Goal of the exercise
Nothing but the lines from the one that contains "What is the distance from" through the end of the listing should appear, set down exactly.

Records provided
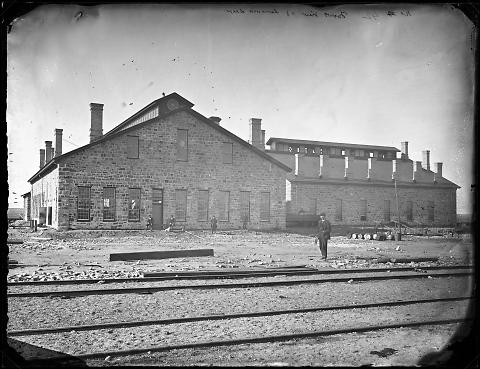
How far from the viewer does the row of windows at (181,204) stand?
6379 mm

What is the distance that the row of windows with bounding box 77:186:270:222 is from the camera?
6.38 m

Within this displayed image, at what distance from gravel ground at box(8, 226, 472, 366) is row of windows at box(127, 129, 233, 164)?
173 cm

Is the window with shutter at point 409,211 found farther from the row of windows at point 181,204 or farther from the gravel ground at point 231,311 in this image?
the row of windows at point 181,204

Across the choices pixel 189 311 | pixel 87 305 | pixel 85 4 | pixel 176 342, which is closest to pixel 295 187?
pixel 189 311

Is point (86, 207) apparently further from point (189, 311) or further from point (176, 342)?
point (176, 342)

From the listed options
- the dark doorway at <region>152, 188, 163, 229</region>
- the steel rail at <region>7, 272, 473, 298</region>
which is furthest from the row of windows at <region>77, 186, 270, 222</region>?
the steel rail at <region>7, 272, 473, 298</region>

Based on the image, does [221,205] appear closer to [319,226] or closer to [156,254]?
Answer: [319,226]

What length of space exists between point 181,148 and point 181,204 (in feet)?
3.79

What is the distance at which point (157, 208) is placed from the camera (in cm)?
769

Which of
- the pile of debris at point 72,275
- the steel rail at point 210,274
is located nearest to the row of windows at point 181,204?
the steel rail at point 210,274

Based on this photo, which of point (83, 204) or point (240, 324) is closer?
point (240, 324)

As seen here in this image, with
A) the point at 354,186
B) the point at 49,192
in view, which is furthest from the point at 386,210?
the point at 49,192

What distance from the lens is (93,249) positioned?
11242 mm

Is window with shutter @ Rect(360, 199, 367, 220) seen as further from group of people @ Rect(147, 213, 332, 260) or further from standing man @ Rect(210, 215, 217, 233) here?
standing man @ Rect(210, 215, 217, 233)
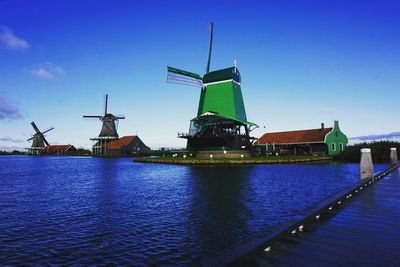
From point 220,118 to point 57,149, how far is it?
101272mm

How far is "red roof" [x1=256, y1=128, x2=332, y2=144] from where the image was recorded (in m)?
54.9

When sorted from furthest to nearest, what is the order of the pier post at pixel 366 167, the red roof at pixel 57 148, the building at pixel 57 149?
the red roof at pixel 57 148 → the building at pixel 57 149 → the pier post at pixel 366 167

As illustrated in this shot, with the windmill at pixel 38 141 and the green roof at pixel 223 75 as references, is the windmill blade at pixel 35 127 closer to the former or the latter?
the windmill at pixel 38 141

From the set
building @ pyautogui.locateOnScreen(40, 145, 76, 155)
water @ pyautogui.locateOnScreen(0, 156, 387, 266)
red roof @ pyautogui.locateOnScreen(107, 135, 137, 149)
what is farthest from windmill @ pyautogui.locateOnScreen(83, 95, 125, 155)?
water @ pyautogui.locateOnScreen(0, 156, 387, 266)

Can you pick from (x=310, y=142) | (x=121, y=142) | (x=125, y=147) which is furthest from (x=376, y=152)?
(x=121, y=142)

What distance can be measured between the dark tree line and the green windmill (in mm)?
15850

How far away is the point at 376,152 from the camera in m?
49.4

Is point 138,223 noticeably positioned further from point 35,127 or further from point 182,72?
point 35,127

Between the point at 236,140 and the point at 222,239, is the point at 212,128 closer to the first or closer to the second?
the point at 236,140

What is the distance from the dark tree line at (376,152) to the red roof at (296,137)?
4810 mm

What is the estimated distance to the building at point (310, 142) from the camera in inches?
2147

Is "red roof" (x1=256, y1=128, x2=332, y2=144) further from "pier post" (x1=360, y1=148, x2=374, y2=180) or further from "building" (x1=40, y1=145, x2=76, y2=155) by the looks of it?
"building" (x1=40, y1=145, x2=76, y2=155)

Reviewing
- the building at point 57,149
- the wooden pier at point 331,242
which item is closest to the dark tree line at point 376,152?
the wooden pier at point 331,242

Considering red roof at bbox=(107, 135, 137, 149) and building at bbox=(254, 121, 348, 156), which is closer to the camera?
building at bbox=(254, 121, 348, 156)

Result of this task
What is the distance from the dark tree line at (376,152) to the red roof at (296,137)?
4810 mm

What is the estimated distance to the building at point (310, 142) from the camera in inches?
2147

Is "red roof" (x1=256, y1=128, x2=332, y2=144) further from "pier post" (x1=360, y1=148, x2=374, y2=180) or further from "building" (x1=40, y1=145, x2=76, y2=155) by the looks of it?
"building" (x1=40, y1=145, x2=76, y2=155)

Reviewing
- the building at point 57,149
- the wooden pier at point 331,242
which item is closest to the dark tree line at point 376,152?
the wooden pier at point 331,242

Considering red roof at bbox=(107, 135, 137, 149) and building at bbox=(254, 121, 348, 156), which is closer to the camera?
building at bbox=(254, 121, 348, 156)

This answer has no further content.